There are many different methods for time synchronization across clock domains, and we use the application to derive the requirements for the accuracy, drift, and jitter of time measurements.

NTP is very useful when we need a wall clock measurement for an application, or recorded data.

For synchronization between computers for communication, we rely on PTP as the network topology is fixed. Software PTP allows for broader compatibility across hardware devices, but comes more drift, and jitter in synchronization of the clock compared to PTP in hardware. For most of the high level applications (i.e. monitoring) this can be sufficient.

When tighter accurate is needed PTP implemented in a combination of hardware and firmware; this has the added cost of verifying interoperability between the hardware components. There is effort involved to have the computer, switches, and sensors all support PTP in HW.

For sensors, time synchronization methods are more fragmented. We strive to have the highest accuracy for the acquisition time of the sensor data when we need it. We measure acquisition time where possible, and derive acquisition time from arrival time at the computer; acquisition time is when the sensor reads measurements (i.e. photons | waves). When we are unable to measure acquisition time, we strive for the lowest jitter on arrival time of the sensor data at the computer to more reliably derive the acquisition time.

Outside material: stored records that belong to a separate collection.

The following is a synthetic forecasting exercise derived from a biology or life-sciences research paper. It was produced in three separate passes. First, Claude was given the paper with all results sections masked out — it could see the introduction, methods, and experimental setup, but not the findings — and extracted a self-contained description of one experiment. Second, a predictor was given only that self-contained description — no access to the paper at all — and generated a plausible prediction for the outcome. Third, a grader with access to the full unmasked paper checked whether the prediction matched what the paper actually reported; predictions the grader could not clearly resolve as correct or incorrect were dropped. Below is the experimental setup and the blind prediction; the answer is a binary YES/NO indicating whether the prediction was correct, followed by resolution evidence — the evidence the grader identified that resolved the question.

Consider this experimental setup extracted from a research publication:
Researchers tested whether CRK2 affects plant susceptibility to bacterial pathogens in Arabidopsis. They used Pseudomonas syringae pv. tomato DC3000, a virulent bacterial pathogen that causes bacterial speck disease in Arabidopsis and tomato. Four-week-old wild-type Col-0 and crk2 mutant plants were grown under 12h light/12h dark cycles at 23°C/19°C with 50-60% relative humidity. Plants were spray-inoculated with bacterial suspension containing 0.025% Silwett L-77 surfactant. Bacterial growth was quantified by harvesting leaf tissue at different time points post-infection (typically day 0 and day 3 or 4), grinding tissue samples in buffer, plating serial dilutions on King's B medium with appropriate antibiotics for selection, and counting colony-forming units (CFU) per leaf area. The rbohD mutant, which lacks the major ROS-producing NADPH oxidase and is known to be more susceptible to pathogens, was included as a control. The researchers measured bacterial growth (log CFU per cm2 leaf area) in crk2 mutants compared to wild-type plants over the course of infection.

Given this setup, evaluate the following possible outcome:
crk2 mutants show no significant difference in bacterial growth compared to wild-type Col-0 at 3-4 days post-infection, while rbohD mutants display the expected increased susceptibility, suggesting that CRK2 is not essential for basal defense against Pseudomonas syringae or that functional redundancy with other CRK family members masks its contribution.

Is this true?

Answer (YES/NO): NO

In practice for sensors we timestamp key events using timestamping hardware in our computer with 2us accuracy. We use this hardware timestamp as the singular common clock source, to align the multiple concurrent clock domains where acquisition and arrival time measurements occur. timestamps are captured by the hardware for the linux kernel clock, PTP, PPS, and several camera interface events (i.e. frame sync, frame start, frame stop), so we can convert time between the various fragmented clocks. This is the most effort invested method for time synchronization as it’s used to provide the highest accuracy for recorded sensor streams which are inputs to sensor fusion functions, offline development of perception systems, and offline re-simulation of open loop perception systems real data for testing. Accuracy of acquisition time for these operations correlates to accuracy in three dimensions of perception.

LIDAR is used with PTP over ethernet, and PPS measuring acquisition time. In indoor applications, the computer generates PPS as GPS does not work. In both cases we hardware timestamp PPS to accurately derive acquisition time. RADAR is typically PTP on Ethernet, and hardware measured on a CAN interface, both providing arrival time. Camera and IMU are very precise with timestamps in hardware as we connect them directly to the computer; frame synchronization is used to trigger all the camera’s to capture at the same time for an aligned observation of data.

Hardware timestamping mechanisms allow the platform to maintain accuracy under heavy load.

The accuracy of time synchronization depends on the application.